# TASK DIRECTIONS
Reproduce word for word the stretch of the article on India's solar cell mandate below, from "This move extends" through "domestic manufacturing capacity.".

# READING PASSAGE
======
KEY POINTS
- Government projects must use domestically made solar cells from June 2026.
- Tata, Reliance, and Adani expand local manufacturing to meet demand.
- Policy aims to strengthen India’s clean energy supply chain and reduce import reliance.
India has announced a new policy requiring only locally made solar cells to be used in government clean energy projects starting June 2026. The Renewable Energy Ministry stated that only solar cells produced by approved domestic manufacturers will be allowed in these projects.
This move extends the government’s existing policy of using locally made photovoltaic (PV) modules in government projects. The policy aims to reduce India’s reliance on imported solar components, especially from China, and strengthen the country’s domestic manufacturing capacity.
India plans to ramp up its non-fossil fuel capacity from the current 156 gigawatts (GW) to 500 GW by 2030. Currently, India’s solar PV module manufacturing capacity stands at around 80 GW, while its solar cell production capacity is only 7 GW. The new mandate seeks to bridge this gap by encouraging investment in domestic production facilities.
The Ministry of Renewable Energy announced that it would issue a list of approved domestic cell manufacturers in the coming year, as production capacity is expected to increase significantly.
India aims to boost domestic solar cell production
Several leading Indian companies have already begun expanding their solar cell production capacity in response to the government’s push. Major firms such as Tata Power, Reliance Industries, and the Adani Group are at the forefront of this effort.
Tata Power recently launched a 4.3 GW cell production plant in southern India, while Reliance Industries is set to commission the first phase of its 20 GW integrated solar cell and module production facility in Gujarat by the end of the year. The Adani Group also operates a 4 GW cell and module production plant in the region.
Other companies, including Waaree Energies, Vikram Solar, and Solex Energy, have also initiated plans to expand their solar cell manufacturing pipelines. This increased local production capacity is expected to reduce India’s dependence on imported solar cells, which have historically been sourced from China.
Industry analysts believe that as production scales up, the cost of domestically produced cells will become more competitive. “There is a possibility that the prices of modules using domestically made cells will be higher than imported cells. Scaling up capacity and improving cost efficiency will be essential,” said Vikram V, Vice President of Corporate Ratings at ICRA.
New policy aims to reduce dependence on Chinese imports
India’s decision to mandate the use of locally made solar cells is part of a broader strategy to reduce dependence on Chinese imports. China currently dominates the global supply of solar cells, and India has been working to reduce its reliance on foreign suppliers for critical clean energy components.
According to Reuters, the government believes that by boosting domestic manufacturing, India can create jobs, promote self-reliance, and strengthen its clean energy supply chain. The decision aligns with India’s ongoing efforts to promote “Aatmanirbhar Bharat” (self-reliant India) across multiple industries.
The renewable energy sector is seen as a critical driver of economic growth and job creation. The new mandate is expected to generate more employment opportunities while accelerating India’s transition to cleaner energy sources.
With a clear roadmap for solar cell production and policy support from the government, India is positioning itself as a major player in the global renewable energy market.
======
# Dataset excerpts
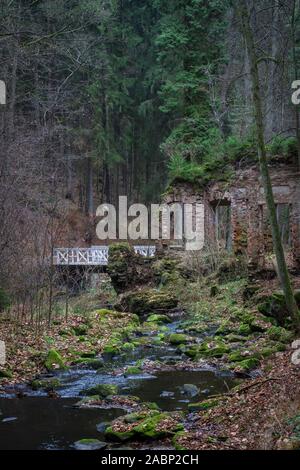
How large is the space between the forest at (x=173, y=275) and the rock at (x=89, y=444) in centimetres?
3

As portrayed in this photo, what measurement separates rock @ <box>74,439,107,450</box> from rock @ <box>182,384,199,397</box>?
2521mm

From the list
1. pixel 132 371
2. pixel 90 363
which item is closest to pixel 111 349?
pixel 90 363

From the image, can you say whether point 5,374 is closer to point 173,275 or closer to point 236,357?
point 236,357

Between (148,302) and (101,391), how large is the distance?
8.89 m

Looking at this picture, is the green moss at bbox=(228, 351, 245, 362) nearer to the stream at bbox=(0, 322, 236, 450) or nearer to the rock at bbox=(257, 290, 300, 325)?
the stream at bbox=(0, 322, 236, 450)

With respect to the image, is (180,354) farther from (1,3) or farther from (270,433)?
(1,3)

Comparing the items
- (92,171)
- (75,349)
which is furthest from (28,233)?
(92,171)

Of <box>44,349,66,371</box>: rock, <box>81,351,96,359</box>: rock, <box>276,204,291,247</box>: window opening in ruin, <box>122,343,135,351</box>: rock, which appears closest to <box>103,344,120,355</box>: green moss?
<box>122,343,135,351</box>: rock

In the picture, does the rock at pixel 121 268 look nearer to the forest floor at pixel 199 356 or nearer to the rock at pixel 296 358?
the forest floor at pixel 199 356

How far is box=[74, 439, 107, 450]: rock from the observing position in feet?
20.3

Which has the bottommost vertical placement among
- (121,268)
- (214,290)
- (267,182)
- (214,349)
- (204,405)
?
(204,405)

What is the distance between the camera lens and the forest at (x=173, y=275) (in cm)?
705

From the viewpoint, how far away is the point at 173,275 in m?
19.8

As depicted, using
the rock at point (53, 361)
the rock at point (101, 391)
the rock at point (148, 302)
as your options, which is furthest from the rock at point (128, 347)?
the rock at point (148, 302)
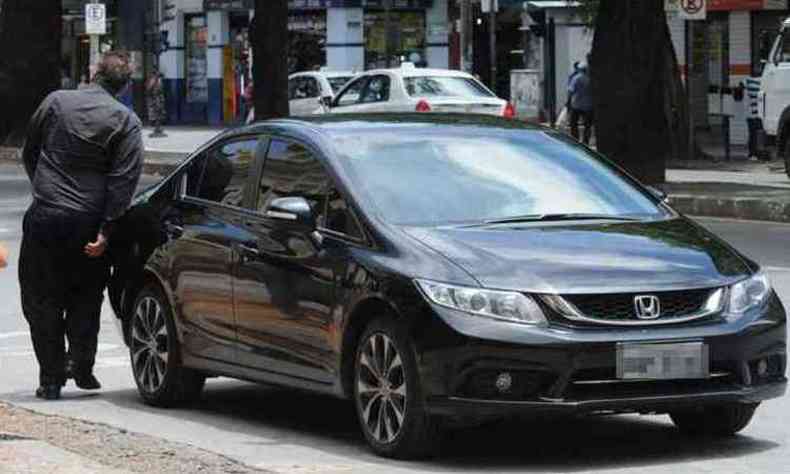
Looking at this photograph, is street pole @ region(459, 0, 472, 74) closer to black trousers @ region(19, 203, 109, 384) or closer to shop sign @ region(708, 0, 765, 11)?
shop sign @ region(708, 0, 765, 11)

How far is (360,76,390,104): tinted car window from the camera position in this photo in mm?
36406

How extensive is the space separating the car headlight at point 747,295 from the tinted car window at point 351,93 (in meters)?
28.1

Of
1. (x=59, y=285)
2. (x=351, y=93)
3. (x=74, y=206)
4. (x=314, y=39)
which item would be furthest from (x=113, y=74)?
(x=314, y=39)

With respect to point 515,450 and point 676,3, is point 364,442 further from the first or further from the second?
point 676,3

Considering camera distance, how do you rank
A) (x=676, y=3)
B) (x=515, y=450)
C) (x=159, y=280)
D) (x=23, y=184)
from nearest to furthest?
(x=515, y=450)
(x=159, y=280)
(x=23, y=184)
(x=676, y=3)

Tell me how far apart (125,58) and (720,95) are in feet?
101

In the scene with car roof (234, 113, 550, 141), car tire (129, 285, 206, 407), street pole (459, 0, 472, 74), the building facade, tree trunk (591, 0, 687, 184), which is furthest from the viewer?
the building facade

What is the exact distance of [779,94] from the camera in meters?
29.3

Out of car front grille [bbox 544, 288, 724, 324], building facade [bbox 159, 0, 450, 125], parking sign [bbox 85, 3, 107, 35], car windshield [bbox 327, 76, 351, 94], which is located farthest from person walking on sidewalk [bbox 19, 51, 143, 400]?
building facade [bbox 159, 0, 450, 125]

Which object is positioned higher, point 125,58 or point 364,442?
point 125,58

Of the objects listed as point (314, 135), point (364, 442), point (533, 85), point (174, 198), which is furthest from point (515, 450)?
point (533, 85)

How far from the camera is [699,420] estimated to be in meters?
9.51

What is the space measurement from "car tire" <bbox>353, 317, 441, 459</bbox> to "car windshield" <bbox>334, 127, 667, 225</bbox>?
633 millimetres

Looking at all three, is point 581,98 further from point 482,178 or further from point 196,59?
point 482,178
======
# YOUR RESPONSE
This move extends the government’s existing policy of using locally made photovoltaic (PV) modules in government projects. The policy aims to reduce India’s reliance on imported solar components, especially from China, and strengthen the country’s domestic manufacturing capacity.